Большинство мужчин и женщин, в которых Мамулян верил, предавали его. История повторялась в течение десятилетий столь часто, что он был уверен, что настанет день, когда он будет невосприимчивым к боли, которую причиняли ему эти предательства. Но он никогда не мог достичь такого безразличия. Жестокость других людей, их черствость, никогда не причиняли ему особых страданий, но, хотя он простирал свою бескорыстную руку ко всем разновидностям психических инвалидов, такая неблагодарность была непростительной. Возможно, мечтал он, когда эта последняя игра будет закончена и сделана – когда он соберет свои долги в крови, ужасе и ночи – тогда, может быть, его оставит эта боль, мучающая дни и ночи и принуждающая без надежды на примирение к новым стремлениям и новым предательствам. Может быть, когда все это закончится, он сможет спокойно лечь и умереть.
В его руках была колода порнографических карт. Он играл ею, только когда чувствовал себя сильным и только когда был один. Управляясь с крайне чувственными образами, он подвергал себя проверке и, если проигрывал, то это оставалось никому неизвестным. Сегодня непристойности на картах были, в конце концов, просто человеческими пороками; он мог перевернуть карты и они бы не беспокоили его. Он даже ценил их остроумие: как каждая масть изображала различную область сексуальной активности, как штрихи соединялись в каждую кропотливо вырисованную картинку. Черви изображали сочетания мужчина/женщина в самых разнообразных позициях. Пики были оралистами, изображая обычное фелляцио и его более развитые вариации. Трефы были содомитами: крап карт изображал гомосексуальную и гетеросексуальную педерастию, фигурные карты колоды изображали секс с животными. Бубны, наиболее изысканно выполненная масть, были садомазохистами, и здесь воображение художника не знало границ. На этих картах мужчины и женщины страдали от всех видов истязаний, их истерзанные тела были покрыты ромбовидными ранами для опознавания масти.

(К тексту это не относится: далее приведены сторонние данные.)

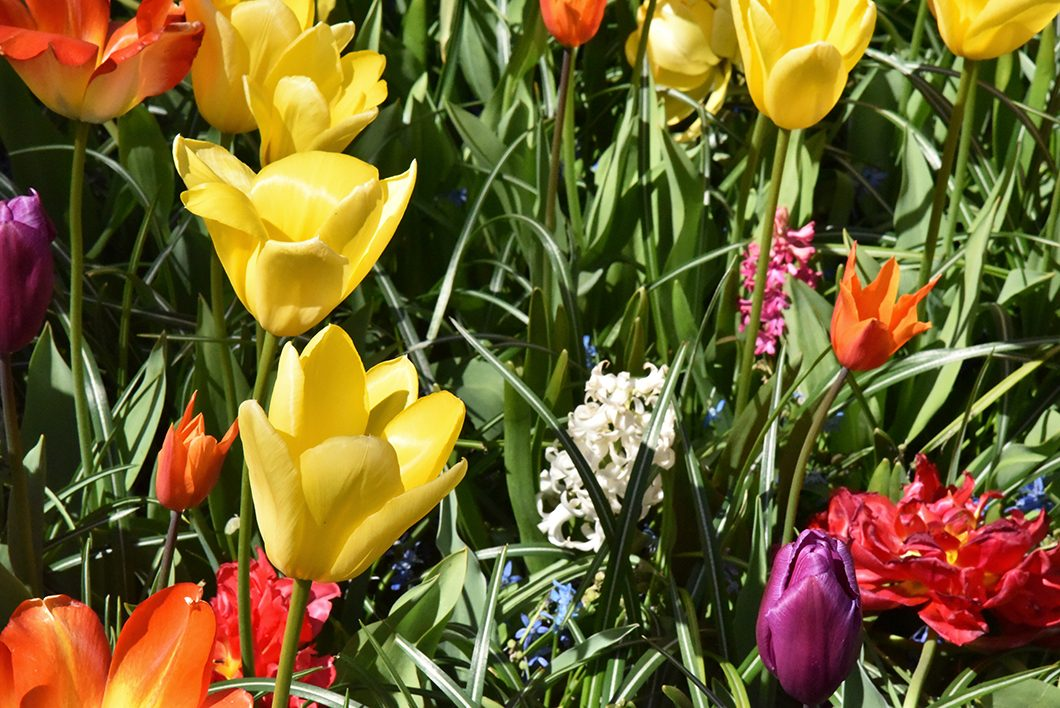 Les tulipes de Keukenhof près de Amsterdam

Но самой потрясающей картой в колоде был джокер. Он был копрофилом и сидел за блюдом с дымящимися экскрементами, его глаза были расширены от алчности, пока паршивая обезьяна, с голым до жути похожим на человеческое лицом показывала зрителю свой морщинистый зад.
Мамулян отложил колоду и стал разглядывать картинку. Плотоядное лицо жрущего дерьмо дурака вызвало самую горькую улыбку на его бескровных губах. Это был, вне всякого сомнения, точнейший человеческий портрет. Другие картинки на картах с их претензиями на любовь и физическое удовольствие, только на время скрывали ужасную правду. Рано или поздно, каким бы спелым не было тело, каким бы великолепным не было лицо, каким бы богатством, властью или верой человек не обладал, он все равно будет препровожден к столу, изнывающему под тяжестью его собственного дерьма и будет вынужден есть, даже если его чувства будут протестовать.
Вот зачем он здесь. Заставить человека поесть дерьма.
Он бросил карту на стол и расхохотался в голос. Скоро настанут подобные мучения: какие жуткие сцены.
Нет достаточно глубокой ямы, пообещал он комнате; картам и чашкам; всему грязному миру.
Нет достаточно глубокой ямы.
IV
Танец скелета
21
В вагоне метро мужчина называл вслух созвездия:
– Андромеда... Большая Медведица... Малая Медведица... Лебедь...
В основном никто не обращал внимания на его монолог, а когда парочка юнцов грубо предложила человеку заткнуться, он ответил, едва изменив интонацию, так что ответ его прозвучал как бы между двумя созвездиями:
– За это вы умрете...
Ответ мгновенно укротил желающих вмешаться, и лунатик продолжал свое путешествие по небесам.